>> Begin SELECTED TEXT

# wright & brantley hutch greenwood miss



## CreekWalker (May 7, 2011)

I dug a pit today after the high water went down in the creek next to where the bottle resided. It was a overgrown and filled-in gully where the locals and the nearest store owner dumped ther trash 60 years ago. With 4 foot of water flowing there for three days the bank was cleaned of the usual trash, debrie and brush. The creek bank was hard and shined brightly with the glass of many shards. I found several good bottles, one really scarce local. The big surprice was a blue aqua hutch from Greenwood Miss. It is embossed: WRIGHT & BRANTLEY (in oval) , GREENWOOD MISS on the front, and STREAM BOTTLING WORKS on the back. My research so far shows Wright, or his son as the owner of the Coke plant there. Digger McDirt had an amber straight side Coke, and I have bid on a few of them on the bay. Brantley was the owner of the Coke plant in Yazoo City, Miss. after he and Wright parted ways. I have seen the Wright's Steam Bottling hutches for sale , and they appear to be rare and possibly valuable, because of his connection with Coca Cola. What's the scoop on this hutch?!

>> End SELECTED TEXT

### [TASK]
Copy out the forum post above about the Wright & Brantley hutch bottle in full, word for word.

>> Begin GIVEN INFORMATION

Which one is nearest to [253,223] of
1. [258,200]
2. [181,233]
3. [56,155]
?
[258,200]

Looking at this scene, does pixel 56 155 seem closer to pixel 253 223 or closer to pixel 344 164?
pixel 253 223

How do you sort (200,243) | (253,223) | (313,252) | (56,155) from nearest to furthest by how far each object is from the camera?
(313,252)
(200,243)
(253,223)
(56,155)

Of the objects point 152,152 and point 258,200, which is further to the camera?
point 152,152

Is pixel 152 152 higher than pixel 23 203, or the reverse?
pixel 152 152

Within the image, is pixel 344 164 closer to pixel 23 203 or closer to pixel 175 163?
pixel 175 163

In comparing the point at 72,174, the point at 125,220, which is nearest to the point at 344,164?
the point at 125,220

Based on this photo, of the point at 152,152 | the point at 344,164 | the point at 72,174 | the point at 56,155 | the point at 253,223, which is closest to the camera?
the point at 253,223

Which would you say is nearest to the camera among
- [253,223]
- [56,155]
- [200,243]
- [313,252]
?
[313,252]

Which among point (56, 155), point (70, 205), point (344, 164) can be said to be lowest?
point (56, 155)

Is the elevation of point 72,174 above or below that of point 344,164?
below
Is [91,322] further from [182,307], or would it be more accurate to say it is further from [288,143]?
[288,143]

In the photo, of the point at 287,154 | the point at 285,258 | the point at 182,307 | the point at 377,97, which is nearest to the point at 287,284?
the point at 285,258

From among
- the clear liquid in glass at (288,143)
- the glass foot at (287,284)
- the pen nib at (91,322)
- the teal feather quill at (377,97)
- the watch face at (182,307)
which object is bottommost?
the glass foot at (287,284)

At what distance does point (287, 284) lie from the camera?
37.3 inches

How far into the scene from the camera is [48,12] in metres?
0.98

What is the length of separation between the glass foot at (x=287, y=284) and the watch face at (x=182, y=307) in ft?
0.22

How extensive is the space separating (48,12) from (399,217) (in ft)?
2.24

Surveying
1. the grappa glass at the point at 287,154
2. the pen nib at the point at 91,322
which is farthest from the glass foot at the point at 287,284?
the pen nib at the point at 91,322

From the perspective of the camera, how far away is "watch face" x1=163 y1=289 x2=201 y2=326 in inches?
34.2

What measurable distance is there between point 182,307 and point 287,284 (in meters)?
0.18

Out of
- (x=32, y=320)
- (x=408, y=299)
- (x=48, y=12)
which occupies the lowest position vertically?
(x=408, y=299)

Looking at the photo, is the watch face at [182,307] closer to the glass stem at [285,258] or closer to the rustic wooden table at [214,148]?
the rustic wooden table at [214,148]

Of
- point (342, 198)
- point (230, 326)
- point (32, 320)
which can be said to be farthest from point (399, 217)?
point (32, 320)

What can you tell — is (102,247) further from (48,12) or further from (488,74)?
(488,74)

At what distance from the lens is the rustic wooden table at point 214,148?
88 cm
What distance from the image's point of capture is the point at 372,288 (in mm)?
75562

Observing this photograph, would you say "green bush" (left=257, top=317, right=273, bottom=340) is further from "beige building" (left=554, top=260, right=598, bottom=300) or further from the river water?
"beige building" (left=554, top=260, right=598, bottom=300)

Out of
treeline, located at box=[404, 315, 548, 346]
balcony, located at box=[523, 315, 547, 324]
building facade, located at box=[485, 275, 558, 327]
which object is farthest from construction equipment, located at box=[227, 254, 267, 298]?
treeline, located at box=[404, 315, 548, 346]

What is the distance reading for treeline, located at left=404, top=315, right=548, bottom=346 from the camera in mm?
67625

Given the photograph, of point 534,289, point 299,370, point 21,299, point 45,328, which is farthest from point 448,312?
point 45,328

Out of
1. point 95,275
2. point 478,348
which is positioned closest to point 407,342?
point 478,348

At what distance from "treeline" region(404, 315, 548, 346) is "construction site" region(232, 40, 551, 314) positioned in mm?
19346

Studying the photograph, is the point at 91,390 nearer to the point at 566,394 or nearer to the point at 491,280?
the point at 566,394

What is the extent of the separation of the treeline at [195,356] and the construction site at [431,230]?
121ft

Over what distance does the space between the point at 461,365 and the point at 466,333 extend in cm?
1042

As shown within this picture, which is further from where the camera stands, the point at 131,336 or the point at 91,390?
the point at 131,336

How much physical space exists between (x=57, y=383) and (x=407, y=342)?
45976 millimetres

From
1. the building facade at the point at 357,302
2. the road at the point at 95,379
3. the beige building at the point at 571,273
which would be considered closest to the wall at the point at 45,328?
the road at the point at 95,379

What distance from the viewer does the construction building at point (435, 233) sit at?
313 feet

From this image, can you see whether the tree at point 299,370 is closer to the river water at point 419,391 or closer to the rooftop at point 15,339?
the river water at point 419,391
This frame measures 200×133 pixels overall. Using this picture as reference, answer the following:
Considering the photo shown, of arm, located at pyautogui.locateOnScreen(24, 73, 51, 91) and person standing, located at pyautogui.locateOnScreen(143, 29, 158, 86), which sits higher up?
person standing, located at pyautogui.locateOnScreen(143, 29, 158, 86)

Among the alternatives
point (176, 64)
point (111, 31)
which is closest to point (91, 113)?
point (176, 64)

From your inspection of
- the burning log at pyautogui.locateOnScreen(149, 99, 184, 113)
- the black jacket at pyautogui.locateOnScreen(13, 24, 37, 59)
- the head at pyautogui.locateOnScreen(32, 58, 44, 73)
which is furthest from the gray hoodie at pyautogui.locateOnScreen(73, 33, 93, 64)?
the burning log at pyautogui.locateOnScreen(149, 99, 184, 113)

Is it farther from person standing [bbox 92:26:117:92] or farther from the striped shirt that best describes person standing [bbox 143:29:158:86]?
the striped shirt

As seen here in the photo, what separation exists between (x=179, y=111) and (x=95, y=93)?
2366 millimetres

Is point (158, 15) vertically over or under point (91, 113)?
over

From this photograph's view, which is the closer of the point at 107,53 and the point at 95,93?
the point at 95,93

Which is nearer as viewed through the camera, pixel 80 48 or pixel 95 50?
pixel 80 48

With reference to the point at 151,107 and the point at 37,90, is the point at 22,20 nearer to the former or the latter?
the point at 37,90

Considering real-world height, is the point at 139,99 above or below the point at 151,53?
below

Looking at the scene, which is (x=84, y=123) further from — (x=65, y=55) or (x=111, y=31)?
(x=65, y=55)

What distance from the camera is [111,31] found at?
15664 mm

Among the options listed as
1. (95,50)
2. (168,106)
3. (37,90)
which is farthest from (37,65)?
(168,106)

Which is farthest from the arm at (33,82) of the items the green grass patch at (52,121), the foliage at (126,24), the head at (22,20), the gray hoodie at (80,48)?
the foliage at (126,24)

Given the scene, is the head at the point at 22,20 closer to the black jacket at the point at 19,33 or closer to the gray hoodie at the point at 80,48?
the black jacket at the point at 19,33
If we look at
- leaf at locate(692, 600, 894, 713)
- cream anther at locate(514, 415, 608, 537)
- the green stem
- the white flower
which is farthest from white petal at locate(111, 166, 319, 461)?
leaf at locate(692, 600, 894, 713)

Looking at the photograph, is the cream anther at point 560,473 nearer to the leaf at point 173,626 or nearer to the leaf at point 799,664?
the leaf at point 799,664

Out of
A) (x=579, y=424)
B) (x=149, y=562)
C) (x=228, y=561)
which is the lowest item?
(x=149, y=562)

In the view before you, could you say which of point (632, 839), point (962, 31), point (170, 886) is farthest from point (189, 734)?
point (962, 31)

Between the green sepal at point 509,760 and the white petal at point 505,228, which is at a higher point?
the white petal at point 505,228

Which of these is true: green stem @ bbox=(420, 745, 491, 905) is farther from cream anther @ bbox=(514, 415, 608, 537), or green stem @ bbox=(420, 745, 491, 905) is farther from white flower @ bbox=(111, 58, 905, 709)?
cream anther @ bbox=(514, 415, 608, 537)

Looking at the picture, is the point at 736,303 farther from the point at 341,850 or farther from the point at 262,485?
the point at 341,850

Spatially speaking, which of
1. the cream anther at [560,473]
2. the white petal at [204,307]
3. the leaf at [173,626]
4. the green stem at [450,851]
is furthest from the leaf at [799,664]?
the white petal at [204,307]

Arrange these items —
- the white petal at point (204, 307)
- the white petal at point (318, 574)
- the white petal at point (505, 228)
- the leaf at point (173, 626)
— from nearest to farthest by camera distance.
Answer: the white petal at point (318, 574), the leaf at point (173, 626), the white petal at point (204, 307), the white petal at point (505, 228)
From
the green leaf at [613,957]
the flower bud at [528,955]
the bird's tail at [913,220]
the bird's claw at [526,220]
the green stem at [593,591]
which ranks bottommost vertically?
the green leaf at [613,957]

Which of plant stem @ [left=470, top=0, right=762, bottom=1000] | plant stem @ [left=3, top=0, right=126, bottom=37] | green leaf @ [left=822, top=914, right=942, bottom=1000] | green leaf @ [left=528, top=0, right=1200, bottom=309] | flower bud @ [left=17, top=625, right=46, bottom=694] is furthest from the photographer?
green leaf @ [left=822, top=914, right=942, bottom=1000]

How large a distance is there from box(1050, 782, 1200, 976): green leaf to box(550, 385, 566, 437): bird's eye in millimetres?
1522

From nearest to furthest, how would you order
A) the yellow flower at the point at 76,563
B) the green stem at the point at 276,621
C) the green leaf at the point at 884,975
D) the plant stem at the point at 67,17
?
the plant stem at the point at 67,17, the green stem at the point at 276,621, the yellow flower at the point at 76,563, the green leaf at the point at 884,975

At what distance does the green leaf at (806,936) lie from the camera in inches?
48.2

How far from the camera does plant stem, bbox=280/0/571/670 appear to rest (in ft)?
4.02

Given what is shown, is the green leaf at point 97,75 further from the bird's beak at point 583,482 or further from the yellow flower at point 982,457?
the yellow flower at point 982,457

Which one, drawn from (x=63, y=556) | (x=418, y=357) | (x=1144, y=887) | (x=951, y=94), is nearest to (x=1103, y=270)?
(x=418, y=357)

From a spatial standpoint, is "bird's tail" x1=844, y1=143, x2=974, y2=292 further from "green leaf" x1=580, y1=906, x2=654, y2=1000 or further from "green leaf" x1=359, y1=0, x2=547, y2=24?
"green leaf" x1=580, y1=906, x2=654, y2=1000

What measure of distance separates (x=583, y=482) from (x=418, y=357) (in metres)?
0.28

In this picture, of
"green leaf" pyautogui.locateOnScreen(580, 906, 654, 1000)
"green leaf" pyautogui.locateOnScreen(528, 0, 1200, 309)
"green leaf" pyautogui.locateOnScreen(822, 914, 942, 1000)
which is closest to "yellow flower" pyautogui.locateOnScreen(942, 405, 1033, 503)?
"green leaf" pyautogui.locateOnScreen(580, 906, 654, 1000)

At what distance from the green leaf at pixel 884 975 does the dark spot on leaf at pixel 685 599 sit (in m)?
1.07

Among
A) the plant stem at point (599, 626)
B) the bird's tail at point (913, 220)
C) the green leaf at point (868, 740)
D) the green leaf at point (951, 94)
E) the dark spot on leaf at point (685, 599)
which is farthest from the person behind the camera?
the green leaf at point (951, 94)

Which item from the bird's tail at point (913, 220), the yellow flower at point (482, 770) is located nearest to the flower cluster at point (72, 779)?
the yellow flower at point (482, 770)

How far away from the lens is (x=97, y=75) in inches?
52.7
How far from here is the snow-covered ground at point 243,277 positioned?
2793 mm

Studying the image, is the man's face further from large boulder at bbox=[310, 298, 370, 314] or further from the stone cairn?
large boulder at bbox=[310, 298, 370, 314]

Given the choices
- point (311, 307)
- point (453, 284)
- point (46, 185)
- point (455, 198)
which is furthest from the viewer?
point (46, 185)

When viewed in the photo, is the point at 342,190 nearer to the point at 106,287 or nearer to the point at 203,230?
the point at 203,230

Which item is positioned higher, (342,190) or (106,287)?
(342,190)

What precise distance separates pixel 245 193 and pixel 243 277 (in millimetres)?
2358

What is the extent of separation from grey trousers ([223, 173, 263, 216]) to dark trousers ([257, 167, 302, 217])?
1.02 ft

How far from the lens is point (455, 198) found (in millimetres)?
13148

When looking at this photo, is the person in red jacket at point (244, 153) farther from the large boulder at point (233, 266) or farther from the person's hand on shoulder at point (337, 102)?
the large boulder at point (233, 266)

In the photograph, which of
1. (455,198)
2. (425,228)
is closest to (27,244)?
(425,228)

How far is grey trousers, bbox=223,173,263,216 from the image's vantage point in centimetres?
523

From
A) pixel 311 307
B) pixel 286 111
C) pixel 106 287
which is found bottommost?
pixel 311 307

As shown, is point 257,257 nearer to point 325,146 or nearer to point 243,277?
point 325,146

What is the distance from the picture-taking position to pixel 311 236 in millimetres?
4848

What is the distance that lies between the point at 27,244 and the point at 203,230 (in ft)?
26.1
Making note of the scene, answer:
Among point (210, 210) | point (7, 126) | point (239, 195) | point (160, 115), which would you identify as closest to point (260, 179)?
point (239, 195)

>> End GIVEN INFORMATION

### [FINISHED TASK]
# wright & brantley hutch greenwood miss



## CreekWalker (May 7, 2011)

I dug a pit today after the high water went down in the creek next to where the bottle resided. It was a overgrown and filled-in gully where the locals and the nearest store owner dumped ther trash 60 years ago. With 4 foot of water flowing there for three days the bank was cleaned of the usual trash, debrie and brush. The creek bank was hard and shined brightly with the glass of many shards. I found several good bottles, one really scarce local. The big surprice was a blue aqua hutch from Greenwood Miss. It is embossed: WRIGHT & BRANTLEY (in oval) , GREENWOOD MISS on the front, and STREAM BOTTLING WORKS on the back. My research so far shows Wright, or his son as the owner of the Coke plant there. Digger McDirt had an amber straight side Coke, and I have bid on a few of them on the bay. Brantley was the owner of the Coke plant in Yazoo City, Miss. after he and Wright parted ways. I have seen the Wright's Steam Bottling hutches for sale , and they appear to be rare and possibly valuable, because of his connection with Coca Cola. What's the scoop on this hutch?!